I was reading these “principles” from some law that among other things is freaking-out the privacy/encryption folks and it made me realize just how useful a general-purpose ephemeral discovery/relay service could be.
https://www.justice.gov/opa/press-release/file/1256061/download
What got me there is thinking about how these shenanigans (as I understand them) are mostly enforceable only against companies that store data for the people who are communicating. This is opposed to say systems where two hosts communicate directly, in which it doesn’t have any real teeth.
But as you know it’s hard or impossible to do that kind of communication across the Internet due to NAT/firewalls/etc.

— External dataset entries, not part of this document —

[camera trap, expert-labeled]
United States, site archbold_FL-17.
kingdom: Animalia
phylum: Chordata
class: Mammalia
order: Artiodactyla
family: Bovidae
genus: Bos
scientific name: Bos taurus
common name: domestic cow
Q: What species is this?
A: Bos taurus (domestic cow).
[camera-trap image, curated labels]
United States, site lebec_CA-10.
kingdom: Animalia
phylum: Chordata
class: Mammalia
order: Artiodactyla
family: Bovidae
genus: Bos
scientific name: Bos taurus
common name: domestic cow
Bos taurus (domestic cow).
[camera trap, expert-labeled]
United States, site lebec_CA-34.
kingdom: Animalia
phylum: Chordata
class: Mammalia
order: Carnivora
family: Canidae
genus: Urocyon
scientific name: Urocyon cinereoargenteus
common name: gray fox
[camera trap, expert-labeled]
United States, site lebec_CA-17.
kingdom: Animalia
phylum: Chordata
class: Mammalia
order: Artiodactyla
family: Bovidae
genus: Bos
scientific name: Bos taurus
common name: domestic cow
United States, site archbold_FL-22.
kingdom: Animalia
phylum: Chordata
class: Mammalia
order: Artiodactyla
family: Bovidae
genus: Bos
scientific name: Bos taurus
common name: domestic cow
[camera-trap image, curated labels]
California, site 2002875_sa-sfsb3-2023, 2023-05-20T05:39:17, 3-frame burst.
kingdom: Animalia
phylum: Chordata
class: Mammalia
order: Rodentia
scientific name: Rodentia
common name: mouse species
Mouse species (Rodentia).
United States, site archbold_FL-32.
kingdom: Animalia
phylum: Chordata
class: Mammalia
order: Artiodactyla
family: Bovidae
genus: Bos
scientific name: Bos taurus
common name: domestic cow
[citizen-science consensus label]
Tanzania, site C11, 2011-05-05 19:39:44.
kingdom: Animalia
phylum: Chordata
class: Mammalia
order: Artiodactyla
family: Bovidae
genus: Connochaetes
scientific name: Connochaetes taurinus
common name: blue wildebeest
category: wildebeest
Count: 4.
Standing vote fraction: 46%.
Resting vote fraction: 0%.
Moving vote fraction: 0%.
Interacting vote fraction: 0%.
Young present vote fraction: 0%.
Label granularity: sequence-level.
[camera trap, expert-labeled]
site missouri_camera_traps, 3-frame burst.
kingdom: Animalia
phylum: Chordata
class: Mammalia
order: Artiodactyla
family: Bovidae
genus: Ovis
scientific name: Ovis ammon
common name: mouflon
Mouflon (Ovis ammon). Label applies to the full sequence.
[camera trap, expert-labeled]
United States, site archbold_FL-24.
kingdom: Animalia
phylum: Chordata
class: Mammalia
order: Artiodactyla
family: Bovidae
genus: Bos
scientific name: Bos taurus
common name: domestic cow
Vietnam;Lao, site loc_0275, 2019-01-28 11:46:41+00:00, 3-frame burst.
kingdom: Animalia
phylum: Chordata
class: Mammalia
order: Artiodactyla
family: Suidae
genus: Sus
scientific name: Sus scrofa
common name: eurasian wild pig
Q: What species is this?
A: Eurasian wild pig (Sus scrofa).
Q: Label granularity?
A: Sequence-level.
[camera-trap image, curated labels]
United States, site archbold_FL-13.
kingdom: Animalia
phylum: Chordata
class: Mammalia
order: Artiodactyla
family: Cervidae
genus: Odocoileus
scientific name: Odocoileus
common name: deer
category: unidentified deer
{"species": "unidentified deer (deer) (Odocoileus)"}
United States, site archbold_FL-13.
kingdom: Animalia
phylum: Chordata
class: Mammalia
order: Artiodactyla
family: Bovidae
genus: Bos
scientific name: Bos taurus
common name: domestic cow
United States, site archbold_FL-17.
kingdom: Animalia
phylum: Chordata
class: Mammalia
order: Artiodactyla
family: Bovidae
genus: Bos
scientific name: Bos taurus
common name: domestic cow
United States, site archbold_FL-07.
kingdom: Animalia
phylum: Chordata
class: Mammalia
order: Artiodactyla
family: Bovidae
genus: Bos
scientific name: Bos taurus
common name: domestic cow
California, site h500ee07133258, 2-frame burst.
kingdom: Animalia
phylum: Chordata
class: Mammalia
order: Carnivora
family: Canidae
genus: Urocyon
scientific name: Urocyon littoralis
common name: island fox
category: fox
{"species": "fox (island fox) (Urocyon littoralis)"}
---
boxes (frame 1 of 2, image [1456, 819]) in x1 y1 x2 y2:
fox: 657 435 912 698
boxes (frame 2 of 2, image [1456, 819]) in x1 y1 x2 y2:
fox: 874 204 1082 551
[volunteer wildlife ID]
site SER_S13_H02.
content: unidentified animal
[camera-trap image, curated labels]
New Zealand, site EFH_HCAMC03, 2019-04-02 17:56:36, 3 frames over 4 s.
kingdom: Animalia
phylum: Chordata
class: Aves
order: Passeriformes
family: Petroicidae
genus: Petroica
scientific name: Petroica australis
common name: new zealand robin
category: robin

This isn’t the first time we’ve discussed this, and it got me thinking that if there’s some sort of standard for on-demand rendezvous points where two hosts could find eachother and then either connect directly (or if that’s not possible, relay data through a proxy it would be useful for all sorts of applications.
This assumes that the relay is reachable from anywhere, and that it only channels data and never stores anything, which requires deliberate effort.
I know of application-specific implementations of such things like TURN/STUN in telephony, or Syncthing relay servers but I’m not aware of anything more generic. These also tend to entangle encryption/etc. into their design and I think that it would be better to leave that to the client because it reduces overhead and in any secure communications system you’re going to have to encrypt/decrypt at the endpoints anyway.
Im going to do some research to see if something like this already exists. If it doesn’t, or if what I find doesn’t meet my requirements, I’m going to experiment with designing & building such a thing.